• **DATA EXTRACTS**
+--
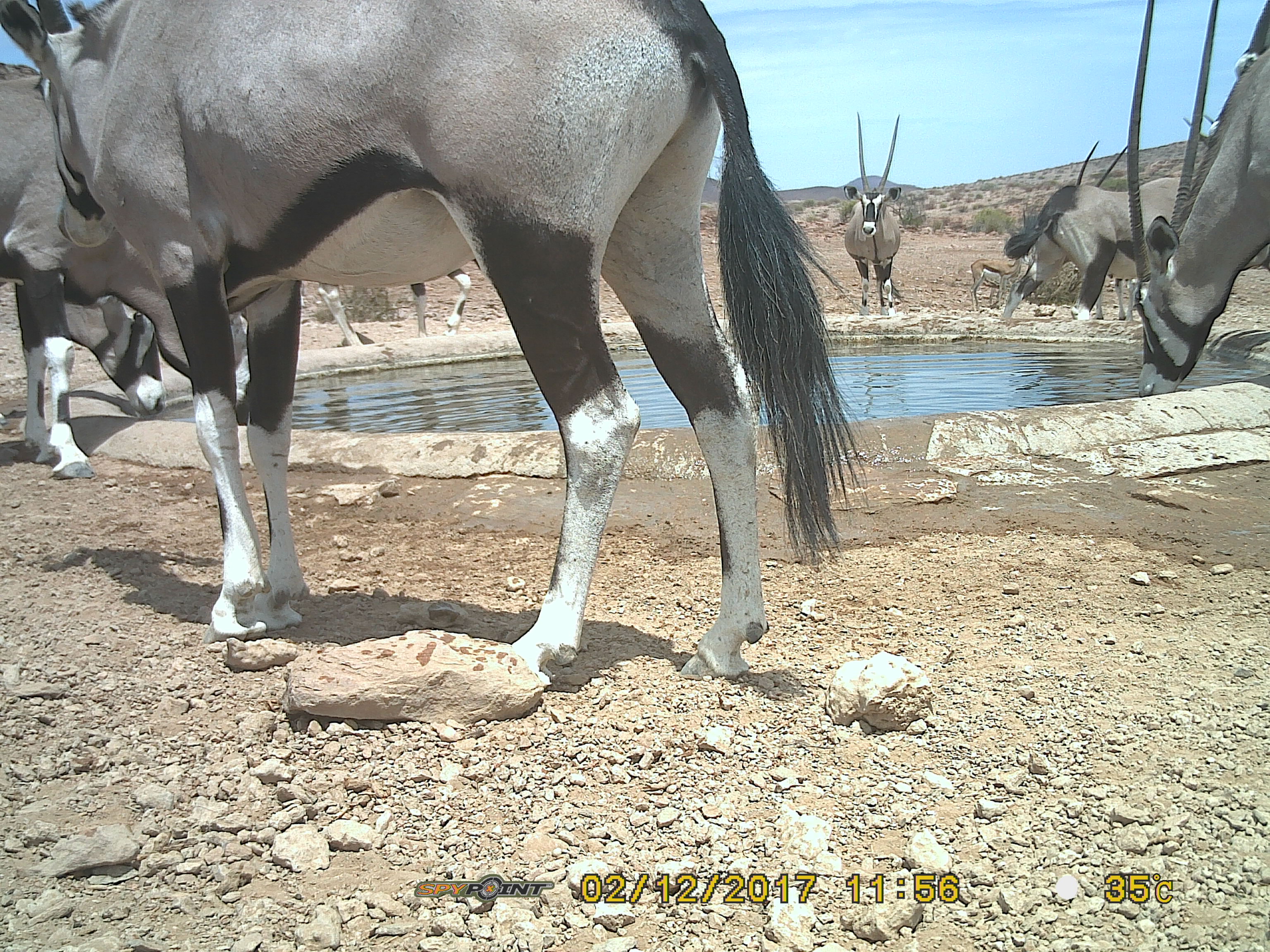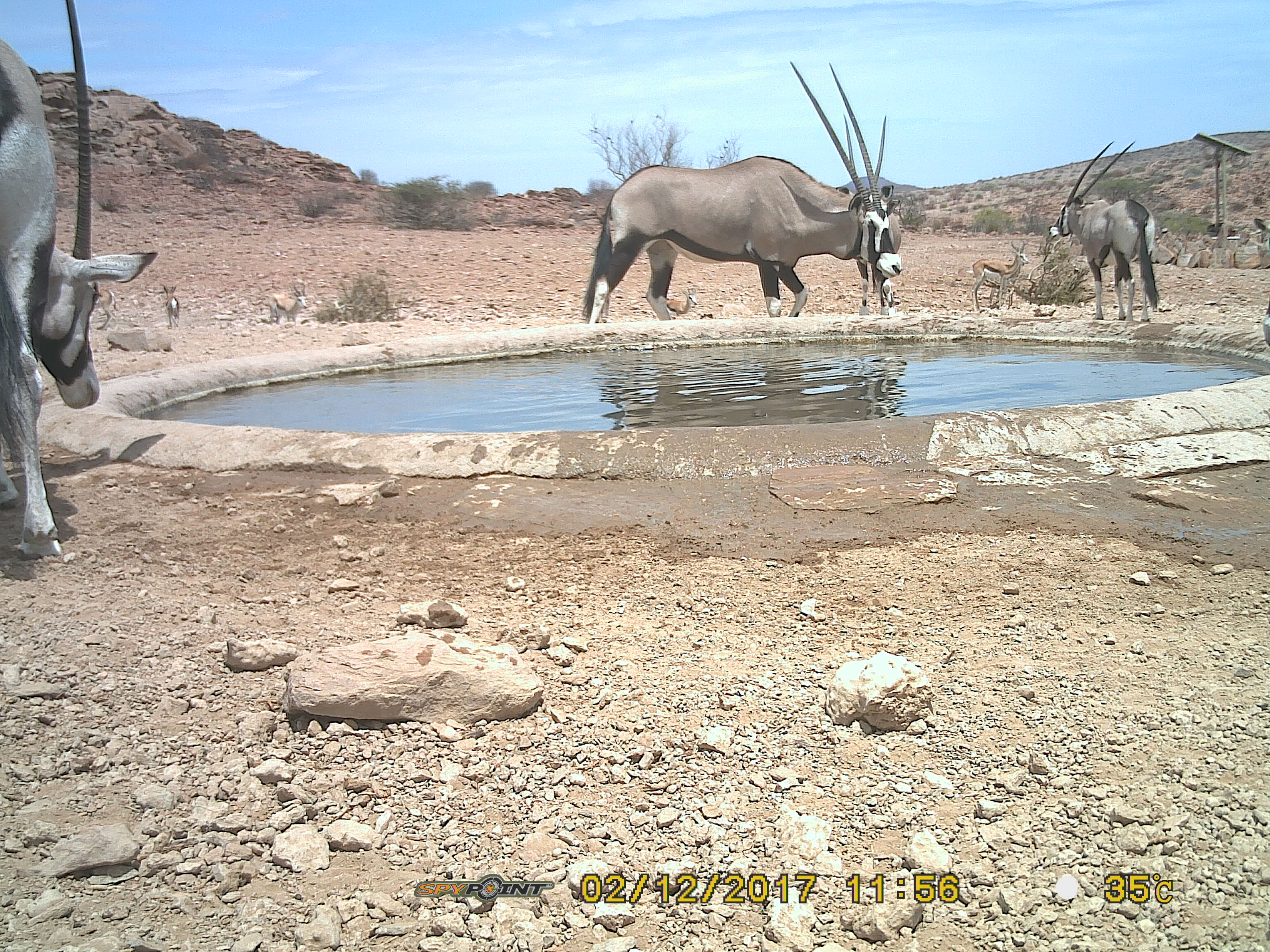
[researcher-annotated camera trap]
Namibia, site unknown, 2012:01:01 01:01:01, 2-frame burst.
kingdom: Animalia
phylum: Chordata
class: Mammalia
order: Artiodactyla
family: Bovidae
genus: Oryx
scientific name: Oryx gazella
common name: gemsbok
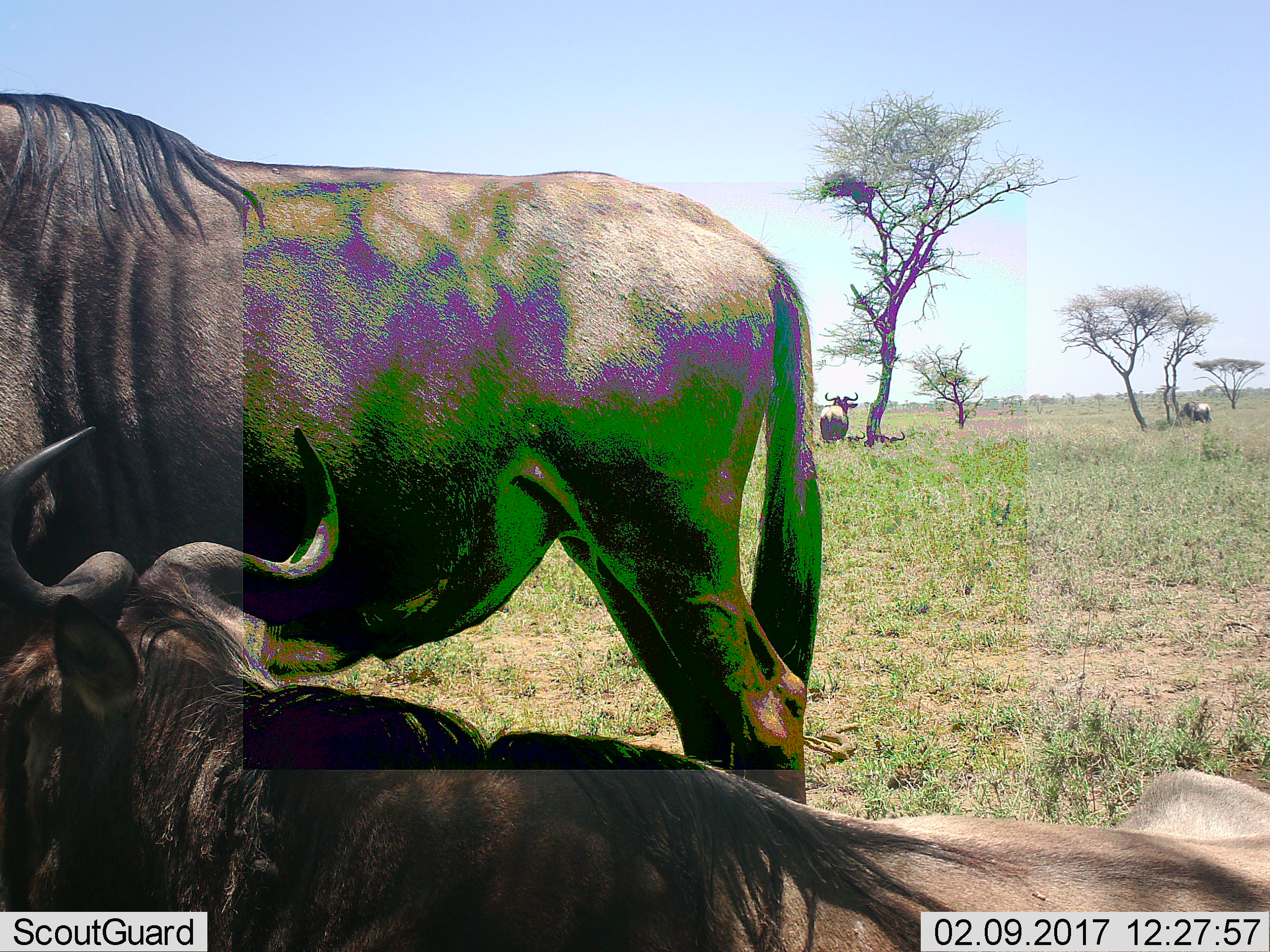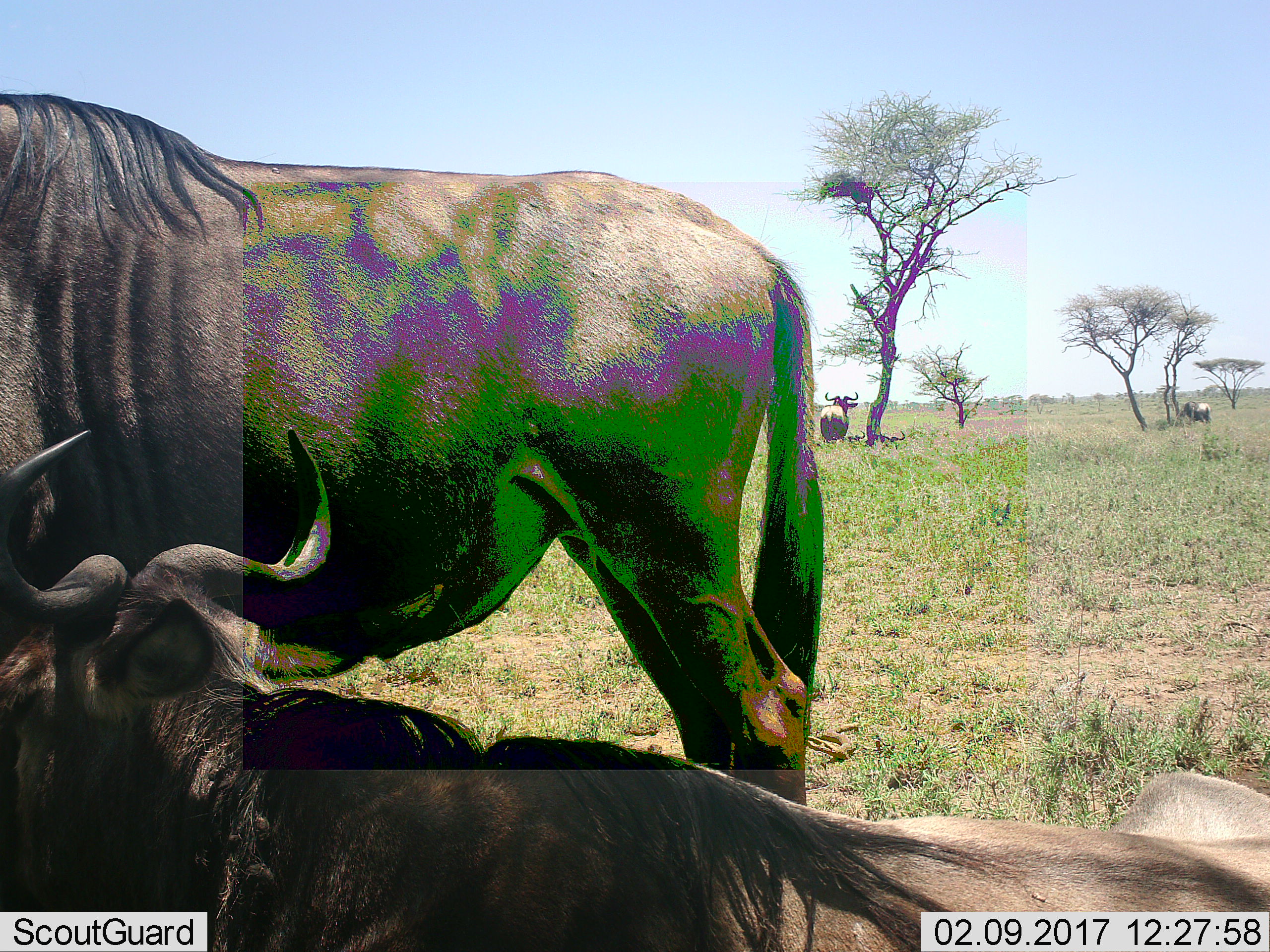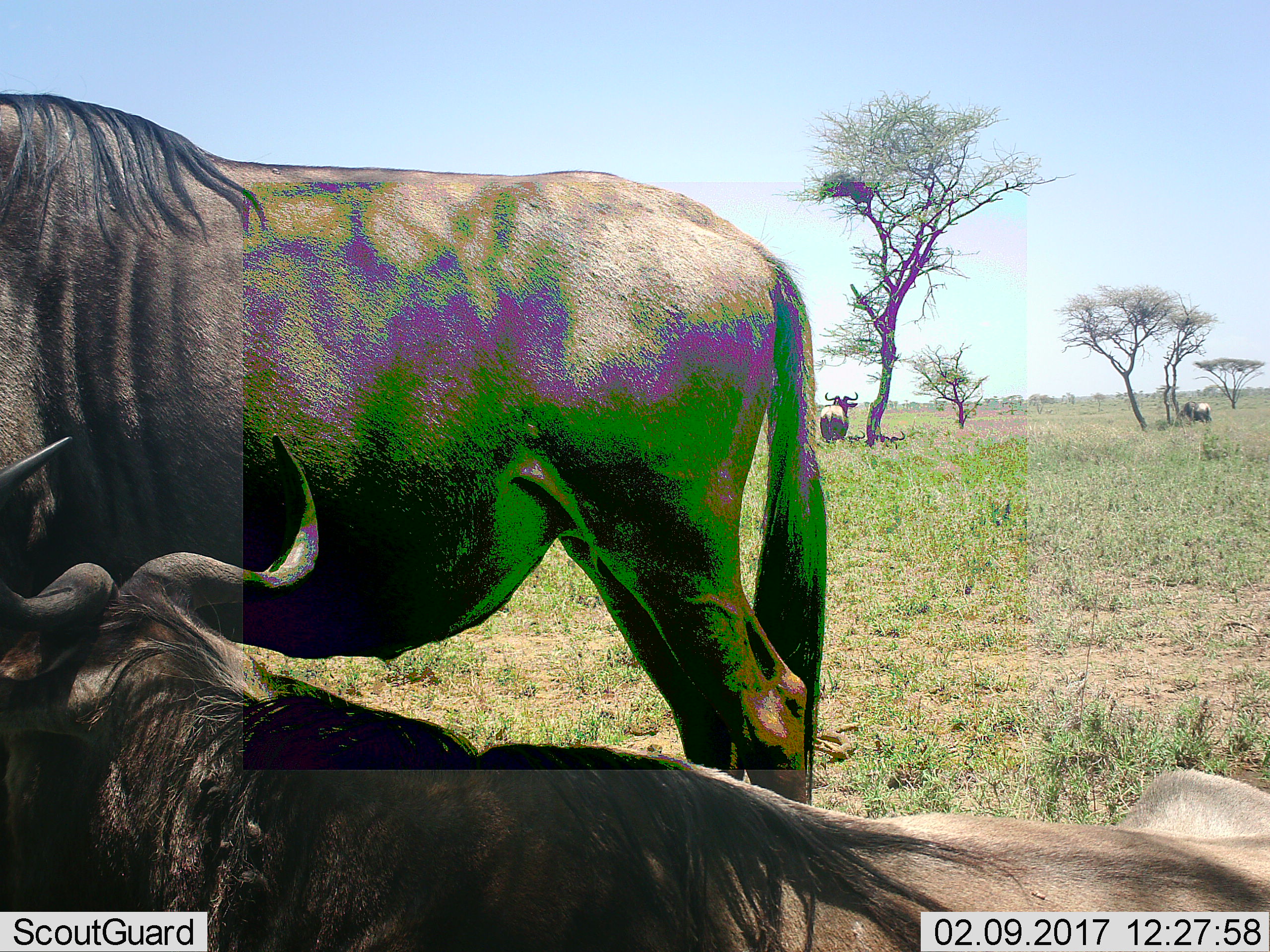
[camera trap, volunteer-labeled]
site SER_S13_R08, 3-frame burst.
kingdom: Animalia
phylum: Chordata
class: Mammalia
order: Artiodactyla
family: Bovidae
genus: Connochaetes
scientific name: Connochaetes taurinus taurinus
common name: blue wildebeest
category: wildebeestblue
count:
+--
• **THE PROBLEM**
From the first line to the last, copy the listing above exactly and leave out the images.

• **THE ANSWER**
[researcher-annotated camera trap]
Namibia, site unknown, 2012:01:01 01:01:01, 2-frame burst.
kingdom: Animalia
phylum: Chordata
class: Mammalia
order: Artiodactyla
family: Bovidae
genus: Oryx
scientific name: Oryx gazella
common name: gemsbok
[camera trap, volunteer-labeled]
site SER_S13_R08, 3-frame burst.
kingdom: Animalia
phylum: Chordata
class: Mammalia
order: Artiodactyla
family: Bovidae
genus: Connochaetes
scientific name: Connochaetes taurinus taurinus
common name: blue wildebeest
category: wildebeestblue
count:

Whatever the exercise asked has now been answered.